This DOES make it the biggest GPU silicon AMD (or ATI) has ever made, beating HD 2900XT at 420mm^2.
This also means that it will be at least 20% bigger than Tahiti's 352mm^2.
It seems that:
15-25% more shaders/TMUs
and
48 ROPs
(or even more shaders/TMUs while still having only 32 ROPs which might hurt @ higher resolutions with AA)
is just about what AMD can do with this increase in silicon die size, without some other magical optimizations or expansions (remember, HD 4890 was actually LARGER than HD 4870 despite having practically identical GPU layout).
It certainly does seem like 30% increase in performance is not out of reach, as long as AMD is willing to allow a 300W TDP headroom on this single-GPU card.
However, I'd expect a modest TDP ceiling, and a 20% increase out of the box rather than 30%... because going anywhere close to 300W is just pushing it too hard. There are too many risks (longevity, warranty, noise, notoriety of heat output, etc..) for this to become a practically viable option.

* GIVEN INFORMATION
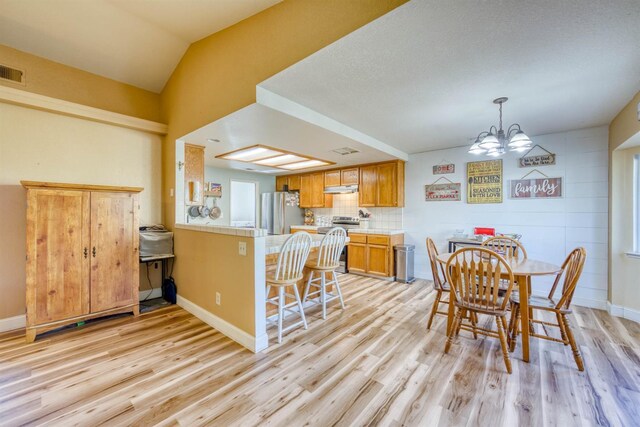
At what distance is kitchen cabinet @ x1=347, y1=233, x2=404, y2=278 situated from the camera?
4820mm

* TO BE DONE
[1] Answer these from the GPU die size text:
(a) Which card does the text name as the previous biggest GPU silicon from AMD or ATI, and what was its size?
(b) What die size does the text give for Tahiti?
(c) What TDP headroom does the text say AMD would need to allow for a 30% increase in performance?
[2] Write out the stretch of the GPU die size text from "This DOES make" through "identical GPU layout).", word for word.

* EXPECTED ANSWERS
[1]
(a) The HD 2900XT, at 420mm^2.
(b) 352mm^2.
(c) 300W.

[2]
This DOES make it the biggest GPU silicon AMD (or ATI) has ever made, beating HD 2900XT at 420mm^2.
This also means that it will be at least 20% bigger than Tahiti's 352mm^2.
It seems that:
15-25% more shaders/TMUs
and
48 ROPs
(or even more shaders/TMUs while still having only 32 ROPs which might hurt @ higher resolutions with AA)
is just about what AMD can do with this increase in silicon die size, without some other magical optimizations or expansions (remember, HD 4890 was actually LARGER than HD 4870 despite having practically identical GPU layout).